Project Name

Data Ingression Engine

Industry

Finance

Technology

Apache Spark, Scala, Apache Kafka, Deltalake

Overview

Our client needed a robust system to handle bulk streaming data workloads efficiently. This system extracts data from intricate structures and swiftly transforms it into a simplified format, ensuring quick usability for various purposes. This efficiency enables seamless handling of large data volumes and empowers the client to make data-driven decisions with ease.

Challenges

The client faced the difficulty of handling a continuous stream of large, deeply nested and intricate structured data.
Extracting and transforming crucial information from this data into a more manageable form, and ultimately loading it into a datasource.
Their existing Java-based Microservices system proved inadequate in terms of speed for processing such enormous data volumes.
Difficulty in achieving code adaptability for processing approximately 30 different types of JSONs.
Each new JSON type required writing extensive amounts of code, leading to a time-consuming and cumbersome development process.

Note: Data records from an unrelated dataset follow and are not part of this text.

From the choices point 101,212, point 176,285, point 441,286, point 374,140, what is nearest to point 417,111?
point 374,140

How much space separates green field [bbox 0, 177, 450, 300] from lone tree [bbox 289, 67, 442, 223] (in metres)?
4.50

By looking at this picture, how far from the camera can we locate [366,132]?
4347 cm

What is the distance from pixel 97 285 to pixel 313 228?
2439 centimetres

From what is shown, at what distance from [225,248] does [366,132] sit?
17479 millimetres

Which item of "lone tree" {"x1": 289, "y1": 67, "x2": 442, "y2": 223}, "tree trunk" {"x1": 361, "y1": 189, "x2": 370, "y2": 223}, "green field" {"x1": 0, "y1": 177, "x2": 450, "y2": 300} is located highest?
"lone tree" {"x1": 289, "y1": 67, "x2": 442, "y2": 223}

To overcome these obstacles and cater to client’s evolving needs, they sought a more robust, highly efficient, scalable, and fast fault-tolerant system that could seamlessly handle these diverse data requirements.

Our Solution

Developed a Spark-based processing engine that operates seamlessly through a completely metadata-driven configuration. This innovative engine showcases the ability to effortlessly ingest various JSON structures, relying solely on configurational adjustments without necessitating any alterations to the underlying code.
Leveraged Spark’s built-in parallel processing capabilities to ensure the fastest possible processing times for substantial data sets.
Seamlessly integrated Apache Spark with the existing Apache Kafka data, providing real-time streaming support and fault tolerance features.
Leveraged Spark SQL, which closely resembles SQL to simplify Data Transformation process and increase efficiency.
Apache Spark’s robust JSON reading methods with schema validation streamlined data transformation from JSON files.
Achieved Code Stability by defining transformations through a mapping file, eliminating repetitive coding.
Streamlined processes with new mapping sheets for effortless integration of new JSON types.

Data Flow Diagram

Conclusion

With Apache Spark, Apache Kafka and Scala as the backend programming language, we crafted an exceptional system that seamlessly tackled all the challenges faced by the client in handling extensive data operations, including Extraction, Transformation, and Loading. This powerful solution not only proved instrumental in efficient data processing but also excelled in resource management, delivering a highly beneficial outcome for our client.